Work to be completed ▸ Print the entries below word for word; the pictures stay out of your copy.

Data excerpts:
::::::::

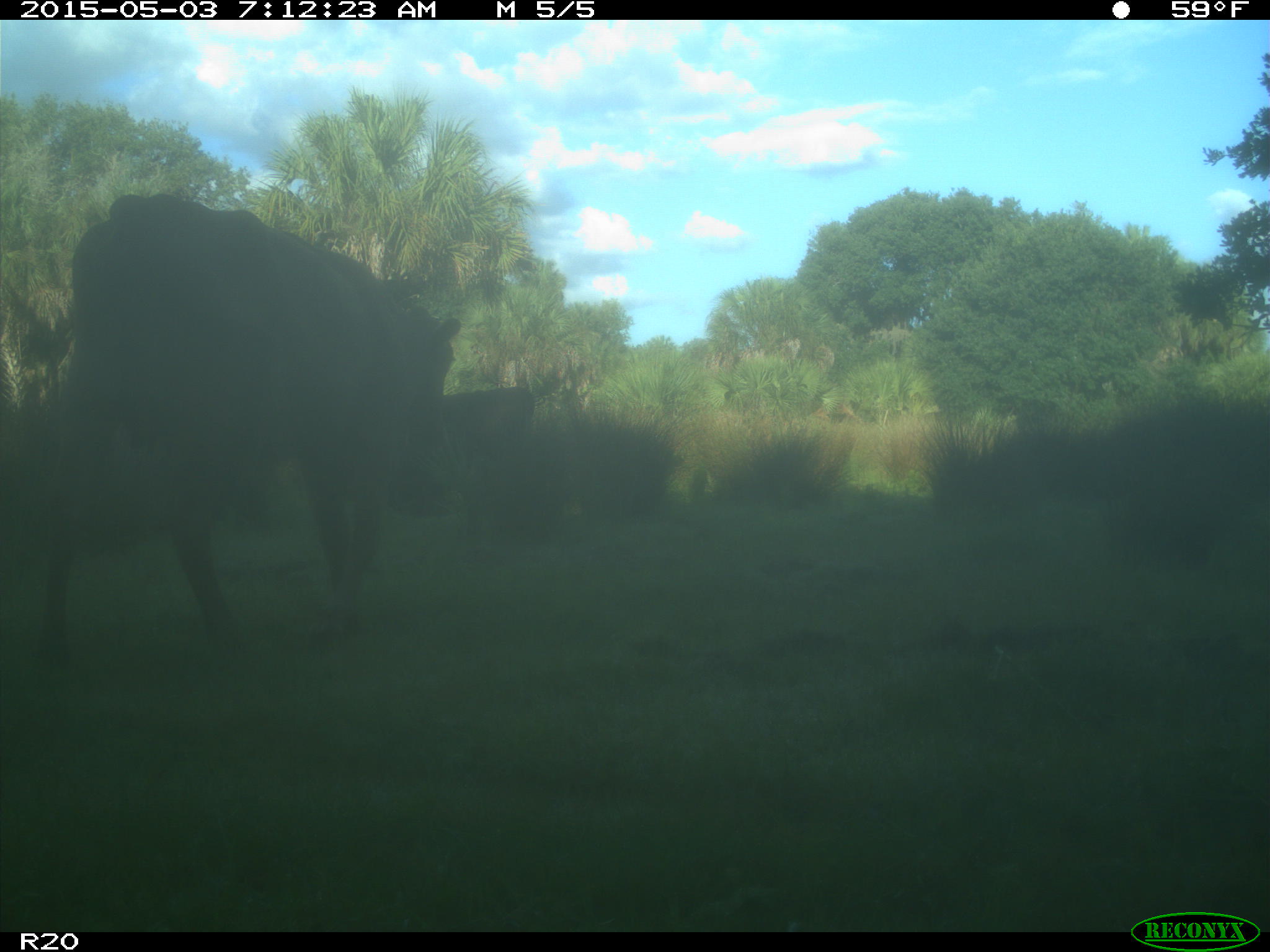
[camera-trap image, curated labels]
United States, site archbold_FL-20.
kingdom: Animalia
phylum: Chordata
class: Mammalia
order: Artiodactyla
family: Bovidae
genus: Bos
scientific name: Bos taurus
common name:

::::::::

Output for this task ▸
[camera-trap image, curated labels]
United States, site archbold_FL-20.
kingdom: Animalia
phylum: Chordata
class: Mammalia
order: Artiodactyla
family: Bovidae
genus: Bos
scientific name: Bos taurus
common name:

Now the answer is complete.